I was struck when I first opened it that it only took one click to basically bring all my context from Chrome over to Comet, even my extensions. So, why decide to go that route of building Comet on Chromium versus doing something fully from scratch?

First of all, Chromium is a great contribution to the world. Most of the things they did on reimagining tabs as processes and the way they’ve gone about security, encryption, and just the performance, the core back-end performance of Chromium as an engine, rendering engines that they have, is all really good. There’s no need to reinvent that. And at the same time, it’s an open-source project, so it’s easy to hire developers for Perplexity. They can work on the Comet browser, especially if it’s something that has open standards, and we want to continue contributing to Chromium also.

So we don’t want to just consume Chromium and build a product out of it, but we actually want to give back to the ecosystem. So that’s natural. And the second thing is, it’s the dominant browser right now.Chrome, and almost if you actually include Edge — which is also a Chromium fork — DuckDuckGo, Brave, they’re all Chromium forks, only Safari’s based on WebKit. So, it’s actually the dominant browser and there’s no need to reinvent the wheel here.

In terms of UI, we felt like it would be better to retain the most familiar UI people are already used to, which honestly is the Chrome UI. And Safari is a slightly different UI and some people like it, some people do not, and it’s still a much smaller share of the market. And imports need to work, otherwise you’re going to be like, ‘Oh, this is not working, oh, that thing doesn’t have all my personal contacts, I’m missing out on it. I don’t want to go through the friction of logging into all the apps again.’

I think that that was very important for us for the onboarding step, which is not only onboarding you as a human but also onboarding the AI. Because the moment you’re already logged into all the third-party apps that you are logged in on Chrome in the exact same security standards, the agent gets access to that on your client and can immediately show you the magic of the product.

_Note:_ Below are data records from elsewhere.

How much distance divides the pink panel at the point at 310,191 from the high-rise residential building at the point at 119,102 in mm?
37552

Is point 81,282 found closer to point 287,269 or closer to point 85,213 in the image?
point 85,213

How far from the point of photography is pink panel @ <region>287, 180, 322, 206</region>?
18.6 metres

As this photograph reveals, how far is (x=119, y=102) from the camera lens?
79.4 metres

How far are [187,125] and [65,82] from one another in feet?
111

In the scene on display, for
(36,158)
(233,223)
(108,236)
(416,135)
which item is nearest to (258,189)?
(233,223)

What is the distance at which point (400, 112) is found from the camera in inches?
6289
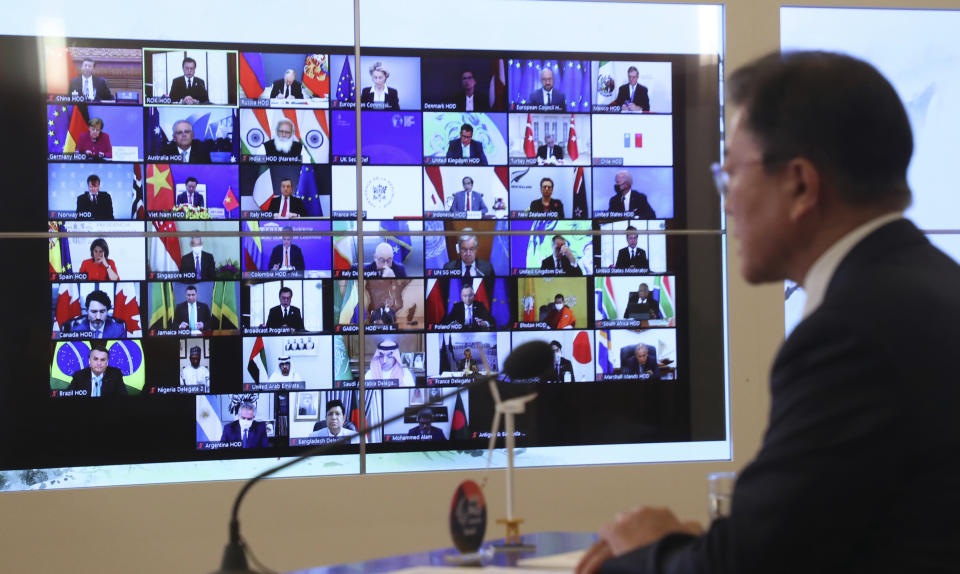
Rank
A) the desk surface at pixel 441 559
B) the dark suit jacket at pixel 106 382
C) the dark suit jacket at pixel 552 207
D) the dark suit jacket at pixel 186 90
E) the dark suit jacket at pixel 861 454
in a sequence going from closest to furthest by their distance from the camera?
the dark suit jacket at pixel 861 454 < the desk surface at pixel 441 559 < the dark suit jacket at pixel 106 382 < the dark suit jacket at pixel 186 90 < the dark suit jacket at pixel 552 207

And the agent is seeing it, but you, Perplexity, are not. You’re not using all of the Chrome data I instantly bring over to train on me or anything like that?

No. The agent only sees it when you ask a relevant prompt. For example, ‘Based on what I’ve ordered on Amazon in the last month, recommend me some new supplements’ or, ‘Go and order the magnesium supplement that I’ve already ordered frequently on Amazon.’ The agent only sees that for that one singular prompt and doesn’t actually store your entire Amazon history on our servers, and you can always ensure that your prompts get deleted from our servers.

So, even the prompts we can choose not to look at, even for fine-tuning purposes. Let’s say we want to make our agents good at an aggregate or like, users have done Amazon shopping queries, let’s go and make it better on that. We don’t even need to look at that if you choose to not retain your prompt. So that’s the level of privacy and security we want to offer.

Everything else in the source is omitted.